== Data supplied
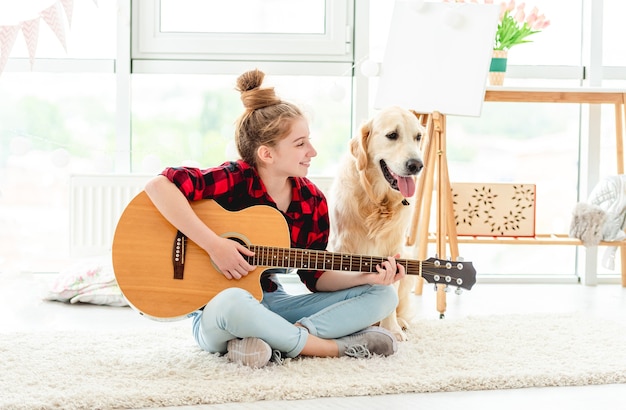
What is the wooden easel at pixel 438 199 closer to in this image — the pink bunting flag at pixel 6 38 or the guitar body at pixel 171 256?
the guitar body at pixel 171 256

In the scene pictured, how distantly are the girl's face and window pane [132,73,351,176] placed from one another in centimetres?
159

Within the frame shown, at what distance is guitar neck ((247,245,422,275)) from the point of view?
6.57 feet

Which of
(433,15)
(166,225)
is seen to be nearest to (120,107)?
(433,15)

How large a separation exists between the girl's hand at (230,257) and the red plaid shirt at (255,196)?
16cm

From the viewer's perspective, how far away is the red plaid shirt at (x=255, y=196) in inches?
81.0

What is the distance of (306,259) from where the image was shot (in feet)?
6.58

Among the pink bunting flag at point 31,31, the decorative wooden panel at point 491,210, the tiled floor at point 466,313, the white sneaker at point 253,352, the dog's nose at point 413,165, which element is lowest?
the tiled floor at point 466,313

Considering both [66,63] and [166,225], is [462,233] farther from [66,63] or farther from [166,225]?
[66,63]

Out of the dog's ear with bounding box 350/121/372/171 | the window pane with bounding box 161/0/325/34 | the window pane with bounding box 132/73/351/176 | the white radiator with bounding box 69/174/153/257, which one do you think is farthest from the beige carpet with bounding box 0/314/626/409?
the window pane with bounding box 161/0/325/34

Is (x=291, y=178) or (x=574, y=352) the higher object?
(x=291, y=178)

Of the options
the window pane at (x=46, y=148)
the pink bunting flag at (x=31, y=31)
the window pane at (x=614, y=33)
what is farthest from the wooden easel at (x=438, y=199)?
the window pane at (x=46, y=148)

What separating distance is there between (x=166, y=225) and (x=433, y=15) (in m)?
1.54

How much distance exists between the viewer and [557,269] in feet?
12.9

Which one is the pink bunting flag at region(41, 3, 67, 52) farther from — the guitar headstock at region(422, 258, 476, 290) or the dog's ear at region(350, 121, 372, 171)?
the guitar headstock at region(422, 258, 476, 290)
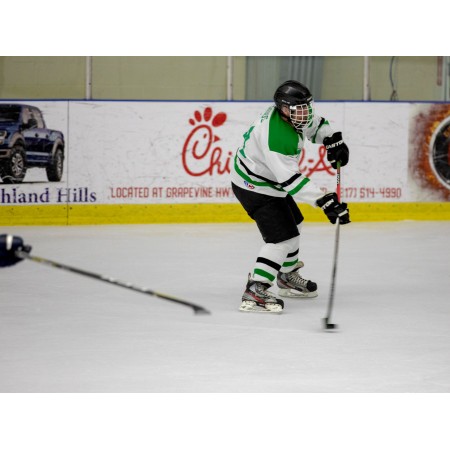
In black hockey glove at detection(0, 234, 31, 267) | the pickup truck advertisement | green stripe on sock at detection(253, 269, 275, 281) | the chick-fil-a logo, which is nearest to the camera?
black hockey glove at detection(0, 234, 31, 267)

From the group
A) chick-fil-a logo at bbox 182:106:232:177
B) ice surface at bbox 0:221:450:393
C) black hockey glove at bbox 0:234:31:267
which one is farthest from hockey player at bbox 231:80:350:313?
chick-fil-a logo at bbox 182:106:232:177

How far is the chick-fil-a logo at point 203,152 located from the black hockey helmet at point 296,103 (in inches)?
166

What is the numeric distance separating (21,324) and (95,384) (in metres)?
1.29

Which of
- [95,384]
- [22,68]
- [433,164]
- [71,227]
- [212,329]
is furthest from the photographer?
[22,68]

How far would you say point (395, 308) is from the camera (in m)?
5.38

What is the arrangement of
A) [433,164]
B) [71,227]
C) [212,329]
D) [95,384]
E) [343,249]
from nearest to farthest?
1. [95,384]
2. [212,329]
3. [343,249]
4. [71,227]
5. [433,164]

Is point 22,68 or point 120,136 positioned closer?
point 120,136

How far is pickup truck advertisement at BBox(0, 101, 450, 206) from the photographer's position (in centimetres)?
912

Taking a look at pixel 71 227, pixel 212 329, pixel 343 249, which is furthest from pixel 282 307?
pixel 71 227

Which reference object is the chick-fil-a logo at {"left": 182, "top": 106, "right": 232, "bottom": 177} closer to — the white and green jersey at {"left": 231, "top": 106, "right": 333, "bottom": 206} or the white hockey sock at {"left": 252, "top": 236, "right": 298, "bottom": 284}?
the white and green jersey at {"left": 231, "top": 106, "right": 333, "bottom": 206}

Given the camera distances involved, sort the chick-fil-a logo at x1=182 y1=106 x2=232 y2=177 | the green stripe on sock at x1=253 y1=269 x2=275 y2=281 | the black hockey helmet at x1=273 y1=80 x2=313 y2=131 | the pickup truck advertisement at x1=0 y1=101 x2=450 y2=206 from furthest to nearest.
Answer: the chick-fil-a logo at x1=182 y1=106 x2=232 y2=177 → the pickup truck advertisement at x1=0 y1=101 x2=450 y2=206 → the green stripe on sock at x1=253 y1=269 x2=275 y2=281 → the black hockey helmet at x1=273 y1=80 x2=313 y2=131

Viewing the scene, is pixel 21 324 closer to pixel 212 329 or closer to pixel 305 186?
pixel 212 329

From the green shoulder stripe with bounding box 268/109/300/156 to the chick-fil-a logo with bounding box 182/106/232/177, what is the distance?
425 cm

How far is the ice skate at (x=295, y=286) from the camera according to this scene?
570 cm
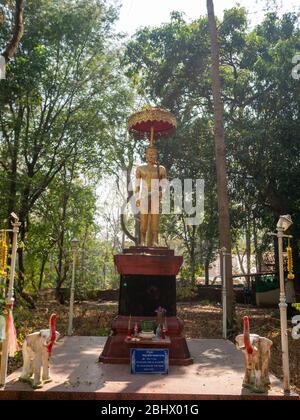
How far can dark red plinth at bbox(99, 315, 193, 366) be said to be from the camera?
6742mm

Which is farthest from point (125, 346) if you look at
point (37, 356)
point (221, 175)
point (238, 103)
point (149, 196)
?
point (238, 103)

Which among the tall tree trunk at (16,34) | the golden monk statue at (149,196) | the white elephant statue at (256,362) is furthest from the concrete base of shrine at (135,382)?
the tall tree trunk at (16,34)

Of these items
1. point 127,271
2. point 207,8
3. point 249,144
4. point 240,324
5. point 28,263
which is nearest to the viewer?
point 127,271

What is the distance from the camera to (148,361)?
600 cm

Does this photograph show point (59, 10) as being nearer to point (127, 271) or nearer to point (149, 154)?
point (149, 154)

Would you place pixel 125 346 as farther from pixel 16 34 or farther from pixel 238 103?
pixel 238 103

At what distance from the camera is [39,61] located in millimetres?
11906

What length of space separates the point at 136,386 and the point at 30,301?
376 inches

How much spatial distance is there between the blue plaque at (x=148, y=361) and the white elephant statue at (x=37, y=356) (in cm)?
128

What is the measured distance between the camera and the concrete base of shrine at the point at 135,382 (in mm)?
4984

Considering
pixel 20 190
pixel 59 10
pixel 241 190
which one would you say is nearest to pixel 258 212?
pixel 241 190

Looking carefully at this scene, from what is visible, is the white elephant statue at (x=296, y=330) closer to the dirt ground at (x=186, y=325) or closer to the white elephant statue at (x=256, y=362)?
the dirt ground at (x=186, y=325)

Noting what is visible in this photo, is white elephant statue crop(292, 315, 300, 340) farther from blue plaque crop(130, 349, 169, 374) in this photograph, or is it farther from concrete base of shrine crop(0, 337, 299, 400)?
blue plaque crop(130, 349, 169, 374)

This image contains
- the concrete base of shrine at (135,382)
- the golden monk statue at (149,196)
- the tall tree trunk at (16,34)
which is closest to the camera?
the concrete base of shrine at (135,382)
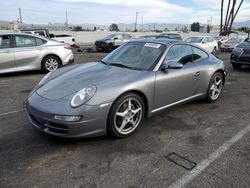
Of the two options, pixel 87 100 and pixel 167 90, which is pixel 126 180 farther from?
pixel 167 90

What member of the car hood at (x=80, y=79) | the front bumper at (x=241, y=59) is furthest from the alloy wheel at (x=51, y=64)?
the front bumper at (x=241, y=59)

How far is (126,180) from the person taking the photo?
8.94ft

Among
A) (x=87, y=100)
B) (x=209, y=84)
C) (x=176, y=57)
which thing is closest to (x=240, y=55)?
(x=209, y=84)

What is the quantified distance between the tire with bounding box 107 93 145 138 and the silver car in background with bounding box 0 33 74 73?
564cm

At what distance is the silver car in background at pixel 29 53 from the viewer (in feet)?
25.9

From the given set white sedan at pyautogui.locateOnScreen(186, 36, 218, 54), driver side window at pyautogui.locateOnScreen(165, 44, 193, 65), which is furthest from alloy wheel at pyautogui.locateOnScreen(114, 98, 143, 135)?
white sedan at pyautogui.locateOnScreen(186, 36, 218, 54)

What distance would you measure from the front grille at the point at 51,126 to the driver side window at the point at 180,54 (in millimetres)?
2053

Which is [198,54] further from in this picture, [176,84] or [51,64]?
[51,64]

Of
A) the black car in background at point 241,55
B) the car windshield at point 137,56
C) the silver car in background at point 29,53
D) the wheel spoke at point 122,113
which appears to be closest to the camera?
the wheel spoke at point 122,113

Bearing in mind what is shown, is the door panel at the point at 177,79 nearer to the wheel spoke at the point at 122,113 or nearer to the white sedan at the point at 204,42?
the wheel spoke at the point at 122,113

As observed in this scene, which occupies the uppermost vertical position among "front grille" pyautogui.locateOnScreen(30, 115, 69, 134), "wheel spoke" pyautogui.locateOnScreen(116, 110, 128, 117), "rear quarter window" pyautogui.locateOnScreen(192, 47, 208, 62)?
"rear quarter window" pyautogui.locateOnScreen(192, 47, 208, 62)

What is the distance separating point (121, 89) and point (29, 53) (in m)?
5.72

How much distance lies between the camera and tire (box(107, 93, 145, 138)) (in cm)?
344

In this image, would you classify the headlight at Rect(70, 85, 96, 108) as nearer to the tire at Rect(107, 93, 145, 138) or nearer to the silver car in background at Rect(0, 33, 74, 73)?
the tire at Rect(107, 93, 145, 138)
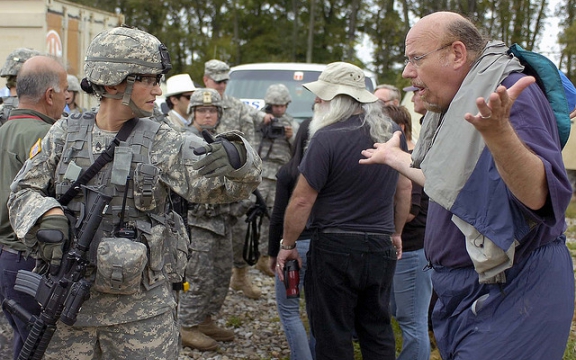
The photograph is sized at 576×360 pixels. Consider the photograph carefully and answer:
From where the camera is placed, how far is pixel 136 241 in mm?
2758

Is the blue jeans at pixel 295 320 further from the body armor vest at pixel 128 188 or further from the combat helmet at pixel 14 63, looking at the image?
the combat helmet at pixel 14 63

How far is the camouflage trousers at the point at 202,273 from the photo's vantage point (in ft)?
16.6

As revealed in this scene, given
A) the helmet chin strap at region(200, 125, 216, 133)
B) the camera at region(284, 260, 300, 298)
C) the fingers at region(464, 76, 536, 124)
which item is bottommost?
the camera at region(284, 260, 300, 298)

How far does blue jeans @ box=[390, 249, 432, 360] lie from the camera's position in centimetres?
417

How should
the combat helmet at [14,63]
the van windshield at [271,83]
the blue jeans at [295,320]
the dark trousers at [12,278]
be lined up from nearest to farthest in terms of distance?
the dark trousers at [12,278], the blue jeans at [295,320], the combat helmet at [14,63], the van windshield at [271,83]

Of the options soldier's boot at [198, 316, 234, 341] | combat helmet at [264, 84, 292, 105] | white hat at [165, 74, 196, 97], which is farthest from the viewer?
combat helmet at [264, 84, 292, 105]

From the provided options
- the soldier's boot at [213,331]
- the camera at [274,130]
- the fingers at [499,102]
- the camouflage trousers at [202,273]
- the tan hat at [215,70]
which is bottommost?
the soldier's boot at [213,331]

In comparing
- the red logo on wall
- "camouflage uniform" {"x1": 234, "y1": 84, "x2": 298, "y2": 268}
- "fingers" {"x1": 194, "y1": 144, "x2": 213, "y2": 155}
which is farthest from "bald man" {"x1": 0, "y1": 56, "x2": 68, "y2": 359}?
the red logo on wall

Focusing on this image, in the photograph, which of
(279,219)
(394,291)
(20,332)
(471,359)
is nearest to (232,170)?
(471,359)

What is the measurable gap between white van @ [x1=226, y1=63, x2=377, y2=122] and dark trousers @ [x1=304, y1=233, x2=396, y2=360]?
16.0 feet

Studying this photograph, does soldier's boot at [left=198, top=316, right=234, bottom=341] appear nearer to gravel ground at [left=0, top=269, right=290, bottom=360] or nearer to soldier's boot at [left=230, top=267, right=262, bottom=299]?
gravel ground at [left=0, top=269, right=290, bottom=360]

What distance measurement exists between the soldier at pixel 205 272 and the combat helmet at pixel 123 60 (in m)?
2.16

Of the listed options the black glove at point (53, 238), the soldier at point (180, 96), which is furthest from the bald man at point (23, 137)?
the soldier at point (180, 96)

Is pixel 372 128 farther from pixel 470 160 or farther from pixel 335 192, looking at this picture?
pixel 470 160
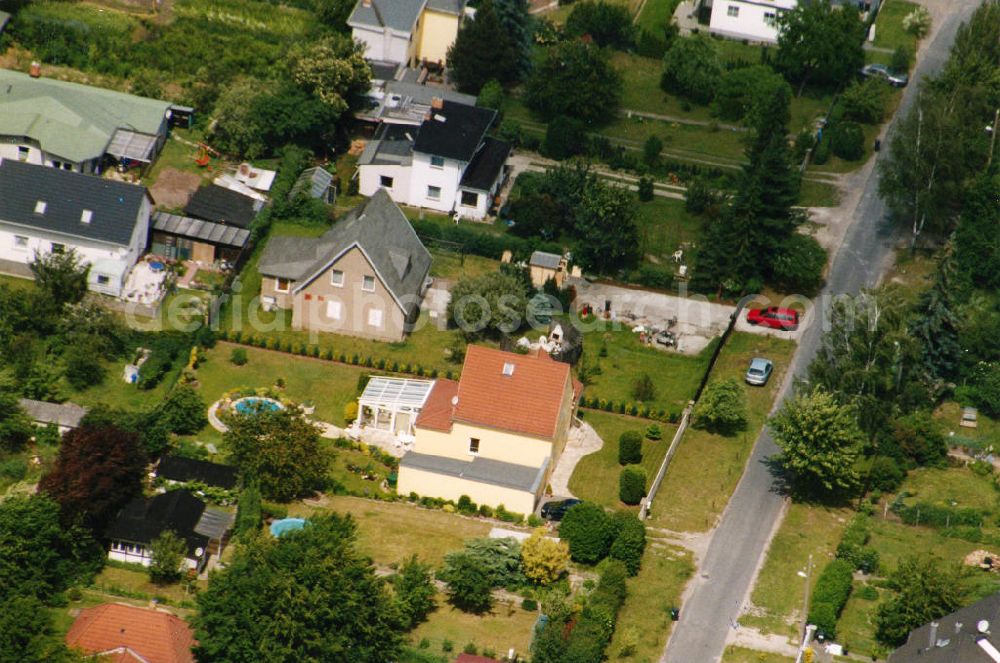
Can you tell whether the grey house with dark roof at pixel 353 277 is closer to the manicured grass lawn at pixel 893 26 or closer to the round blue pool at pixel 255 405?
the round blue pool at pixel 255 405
====
| Work to do |
Pictures aside, set down the lines from the one containing "Studying this photograph, does" through the end of the records above, exactly and only those.

| Task solution |
Studying this photograph, does soldier's boot at [left=198, top=316, right=234, bottom=341] appear nearer to gravel ground at [left=0, top=269, right=290, bottom=360] or nearer to soldier's boot at [left=230, top=267, right=262, bottom=299]?
gravel ground at [left=0, top=269, right=290, bottom=360]

What distance measurement exists between the soldier at pixel 205 272 and the combat helmet at pixel 123 60 (in m)?
2.16

Of the listed options the black glove at point (53, 238), the soldier at point (180, 96), which is furthest from the bald man at point (23, 137)?
the soldier at point (180, 96)

Is pixel 372 128 farther from pixel 470 160 or farther from pixel 335 192, looking at this picture?
pixel 470 160
Can you tell whether the grey house with dark roof at pixel 353 277 is closer to the manicured grass lawn at pixel 893 26 or closer to the round blue pool at pixel 255 405?
the round blue pool at pixel 255 405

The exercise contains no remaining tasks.